How we encrypt your customers' keys

If you take custody of crypto for someone else, the question that matters most is: where is the master mnemonic, and who can read it?

SwyDex uses envelope encryption. Each tenant gets a Data Encryption Key (DEK) — 32 random bytes generated locally on a developer's laptop the first time we set up a region. The DEK encrypts every wallet mnemonic with AES-256-GCM. The DEK itself is then wrapped by a Key Encryption Key (KEK) held in Google Cloud KMS. We never write the plaintext DEK to disk; the wrapped blob lives in our env file.

At container start, the runtime calls kms.decrypt exactly once. The plaintext DEK lives in process memory only. The runtime service account has Decrypt-only KMS permissions — it cannot mint new wrapped blobs. To rotate, an operator authenticates as a separate user identity with Owner permissions on the project.

What this protects against:

• Someone with read access to our database walking off with an encrypted mnemonic. Without the DEK they have ciphertext only.
• Someone with read access to our app filesystem getting the wrapped blob. Without the KMS service account, they can't unwrap.
• Someone hijacking the running app process. They can decrypt existing wallets — but they can't enroll new ones under a different DEK and pretend it's us.

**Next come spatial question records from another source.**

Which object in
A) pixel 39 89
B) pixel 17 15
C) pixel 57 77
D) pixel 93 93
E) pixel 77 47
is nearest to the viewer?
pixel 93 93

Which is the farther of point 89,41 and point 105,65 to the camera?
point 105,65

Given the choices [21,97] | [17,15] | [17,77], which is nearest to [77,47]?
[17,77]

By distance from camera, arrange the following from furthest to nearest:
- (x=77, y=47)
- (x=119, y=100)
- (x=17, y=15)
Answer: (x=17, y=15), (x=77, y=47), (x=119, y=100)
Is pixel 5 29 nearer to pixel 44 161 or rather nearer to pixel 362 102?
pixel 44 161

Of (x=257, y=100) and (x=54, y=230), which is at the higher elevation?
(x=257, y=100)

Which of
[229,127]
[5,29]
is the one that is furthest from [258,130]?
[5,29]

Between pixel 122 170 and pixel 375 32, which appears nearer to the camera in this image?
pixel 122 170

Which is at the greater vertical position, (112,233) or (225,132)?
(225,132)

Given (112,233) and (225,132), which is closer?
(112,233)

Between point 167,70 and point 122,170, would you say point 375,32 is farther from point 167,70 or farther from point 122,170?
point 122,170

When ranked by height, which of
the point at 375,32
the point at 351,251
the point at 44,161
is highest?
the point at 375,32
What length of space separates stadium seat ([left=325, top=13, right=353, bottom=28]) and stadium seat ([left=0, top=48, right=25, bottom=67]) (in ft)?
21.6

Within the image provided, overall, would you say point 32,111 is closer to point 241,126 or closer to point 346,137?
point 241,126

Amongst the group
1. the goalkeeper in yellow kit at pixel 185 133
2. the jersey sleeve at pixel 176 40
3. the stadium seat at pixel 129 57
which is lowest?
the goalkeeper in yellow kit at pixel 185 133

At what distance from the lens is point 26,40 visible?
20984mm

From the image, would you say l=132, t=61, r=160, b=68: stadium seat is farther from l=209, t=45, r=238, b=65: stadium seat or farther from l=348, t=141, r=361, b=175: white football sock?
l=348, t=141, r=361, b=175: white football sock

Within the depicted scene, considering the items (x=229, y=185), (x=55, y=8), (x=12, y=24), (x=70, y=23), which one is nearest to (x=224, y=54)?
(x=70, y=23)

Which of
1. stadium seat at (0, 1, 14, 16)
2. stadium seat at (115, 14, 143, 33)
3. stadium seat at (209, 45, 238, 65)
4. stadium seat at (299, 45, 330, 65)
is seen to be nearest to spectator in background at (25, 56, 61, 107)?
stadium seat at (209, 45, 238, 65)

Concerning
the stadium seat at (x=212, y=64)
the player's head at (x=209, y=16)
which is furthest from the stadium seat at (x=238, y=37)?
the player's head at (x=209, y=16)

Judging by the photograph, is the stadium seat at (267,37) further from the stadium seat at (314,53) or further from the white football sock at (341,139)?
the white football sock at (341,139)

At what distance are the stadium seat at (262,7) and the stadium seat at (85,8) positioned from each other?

What it does not protect against: an attacker who compromises the operator's laptop while they're holding the plaintext DEK during initial setup. We address that with hardware-token auth on KMS access and a short window for the setup ritual. Past initial setup, the plaintext DEK is always wrapped on disk.

If we ever lose KMS access, we lose the ability to decrypt. That is by design. The wrapped blob in our env files is useless without us, and the KMS key is useless to us if we don't have a mechanism to bring it back.